**Study text**

French

[English]

Terms in French 10771-10780 of 10943

veau de lait

/VOH duh leh/
[French] plural veaux de lait

Young, milk-fed calf, unweaned and not yet eating grass, around 4 months old and weighing between 200 and 220 kg (440-480 lbs). The flesh is pale, tender and mild of flavour.

veau pane

[French]

A thin slice of veal dipped in flour, then egg, then breadcrumbs and then fried.

veau saumone angoumois

[French]

A leg of veal, salted, marinated and boiled. It is served cold with anchovy sauce and mayonnaise.

vegetarien

/vejh-eh-tehr-yahn/
[French]

Vegetarian

vegetarienne cuisine

[French]

Vegetarian cuisine

velo

[French] plural velos

Weeping milk cap. A type of mushroom.

velouté

[French]

"Velvety." Velouté soups are based on velouté sauce, made just like a béchamel but replacing the milk with a light stock, such as chicken or veal or a vegetable which is being used in the soup. It is usually finished with egg yolks and cream.

**Material provided**
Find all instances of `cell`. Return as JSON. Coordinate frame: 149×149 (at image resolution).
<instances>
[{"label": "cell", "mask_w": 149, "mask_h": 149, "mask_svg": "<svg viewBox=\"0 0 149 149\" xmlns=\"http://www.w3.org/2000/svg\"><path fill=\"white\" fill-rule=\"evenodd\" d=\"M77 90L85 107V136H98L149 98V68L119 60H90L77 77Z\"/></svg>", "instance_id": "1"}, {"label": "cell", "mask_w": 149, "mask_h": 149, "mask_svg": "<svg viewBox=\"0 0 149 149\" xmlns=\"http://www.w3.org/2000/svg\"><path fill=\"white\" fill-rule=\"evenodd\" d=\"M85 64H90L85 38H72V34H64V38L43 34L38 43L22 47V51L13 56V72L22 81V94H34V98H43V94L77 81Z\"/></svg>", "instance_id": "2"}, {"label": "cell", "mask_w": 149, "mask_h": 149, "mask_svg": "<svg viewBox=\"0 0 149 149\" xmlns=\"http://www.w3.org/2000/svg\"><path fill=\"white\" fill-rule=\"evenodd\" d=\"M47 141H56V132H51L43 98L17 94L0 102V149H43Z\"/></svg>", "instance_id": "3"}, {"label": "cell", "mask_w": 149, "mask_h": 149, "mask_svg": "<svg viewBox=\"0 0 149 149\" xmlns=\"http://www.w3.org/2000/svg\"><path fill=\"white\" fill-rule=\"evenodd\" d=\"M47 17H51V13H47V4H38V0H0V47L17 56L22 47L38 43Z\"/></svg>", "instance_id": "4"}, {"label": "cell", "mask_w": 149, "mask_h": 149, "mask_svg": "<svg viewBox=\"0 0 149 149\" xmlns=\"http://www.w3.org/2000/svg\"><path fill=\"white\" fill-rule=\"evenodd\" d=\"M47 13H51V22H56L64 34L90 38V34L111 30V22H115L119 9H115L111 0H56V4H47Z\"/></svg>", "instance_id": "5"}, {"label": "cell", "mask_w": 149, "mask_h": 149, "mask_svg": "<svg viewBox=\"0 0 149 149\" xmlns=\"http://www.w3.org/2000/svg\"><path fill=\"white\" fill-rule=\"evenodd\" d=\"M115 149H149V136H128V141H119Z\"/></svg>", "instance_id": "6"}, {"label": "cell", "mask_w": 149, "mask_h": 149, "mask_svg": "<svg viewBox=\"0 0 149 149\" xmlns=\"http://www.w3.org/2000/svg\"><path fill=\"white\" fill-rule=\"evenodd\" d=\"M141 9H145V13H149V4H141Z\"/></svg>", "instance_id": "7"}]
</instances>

**Explore the material**
1. Repeat the part of the French culinary glossary starting with "Young, milk-fed calf, unweaned" and going on through "and then fried.", word for word.
2. Pick up the French culinary glossary after its last entry and write further entries in the same format.

**Exercise responses**
1.
Young, milk-fed calf, unweaned and not yet eating grass, around 4 months old and weighing between 200 and 220 kg (440-480 lbs). The flesh is pale, tender and mild of flavour.

veau pane

[French]

A thin slice of veal dipped in flour, then egg, then breadcrumbs and then fried.

2.
velouté Agnès Sorel

/poh-TAJH ahn-yez soh-rel/
[French]

Cream of chicken soup with purée of mushrooms and julienne of langue écarlate, white chicken meat and cream.

velouté à la biere

[French]

A soup of chicken velouté with beer and onions, and added cream, in northern France. In Germany this would be made with the addition of cinnamon and sugar and served with toast.

velouté à la capucine

[French]

A soup of chicken velouté mixed with cream of mushroom and garnished with profiteroles stuffed with chicken purée.